Maybe the day away from responsibility will give FI the space he needs to think things through more so you can talk more about it.
One thing you might mention is that in addition to wanting to take care of things for yourself sometimes that you'd also like to be able to take care of HIM sometimes (assuming that is true) but since he always takes charge you never get the chance.
Ha, guess I *did* have some advice after all -- hope it's helpful! 
i'm pretty independent and like to do things for myself. my FI likes to help out as much as he can (tho we have come to acknowledge our relative strengths / weaknesses). when i want to do something myself even though i know it might be faster/easier for him to do it, i use a phrase which is basically babyspeak for "i do (it myself)" and he knows to back off.. it's not that i don't trust him to do it or that i don't appreciate what he does.. just that i need to do certain things for myself. maybe you could develop a phrase or signal between the both of you too? it doesn't take away from what he does and means to you. just explain it to him. i'm sure he'll understand.
Thanks for the advice. We're already feeling better about things since our day of grumpiness and unpacking. He enjoyed taking a day to surf and we also discussed going in for pre-marital counseling to talk about some of these things. Hopefully we'll be able to work that out in a way that we can afford it!

SUPPLIED INFORMATION.
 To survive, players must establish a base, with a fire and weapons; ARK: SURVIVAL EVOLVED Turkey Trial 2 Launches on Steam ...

==

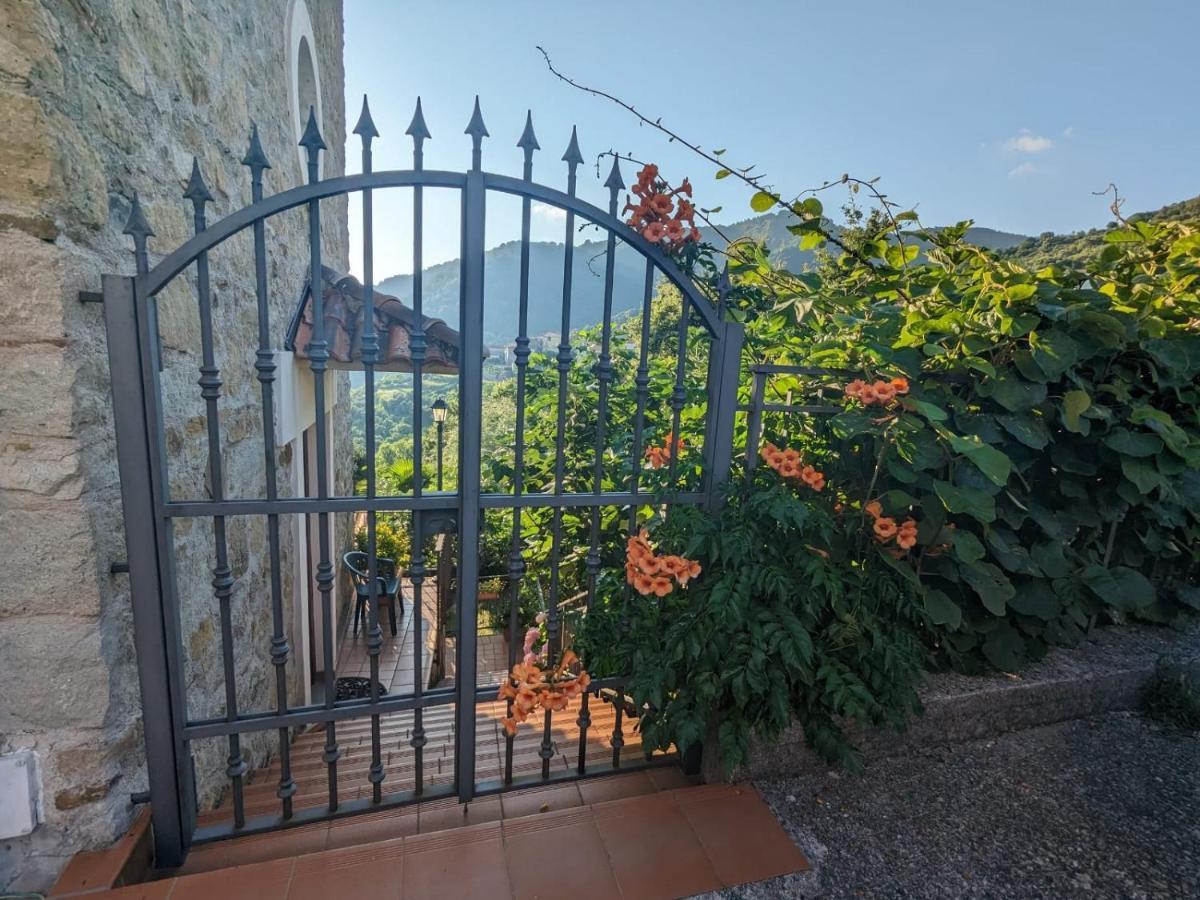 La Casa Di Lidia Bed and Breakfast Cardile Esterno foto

TASK REQUIREMENTS. Print the complete relationship-advice thread verbatim, without altering any word or punctuation. The records were drawn from a source unrelated to the text.

ANSWER AREA.
Maybe the day away from responsibility will give FI the space he needs to think things through more so you can talk more about it.
One thing you might mention is that in addition to wanting to take care of things for yourself sometimes that you'd also like to be able to take care of HIM sometimes (assuming that is true) but since he always takes charge you never get the chance.
Ha, guess I *did* have some advice after all -- hope it's helpful! 
i'm pretty independent and like to do things for myself. my FI likes to help out as much as he can (tho we have come to acknowledge our relative strengths / weaknesses). when i want to do something myself even though i know it might be faster/easier for him to do it, i use a phrase which is basically babyspeak for "i do (it myself)" and he knows to back off.. it's not that i don't trust him to do it or that i don't appreciate what he does.. just that i need to do certain things for myself. maybe you could develop a phrase or signal between the both of you too? it doesn't take away from what he does and means to you. just explain it to him. i'm sure he'll understand.
Thanks for the advice. We're already feeling better about things since our day of grumpiness and unpacking. He enjoyed taking a day to surf and we also discussed going in for pre-marital counseling to talk about some of these things. Hopefully we'll be able to work that out in a way that we can afford it!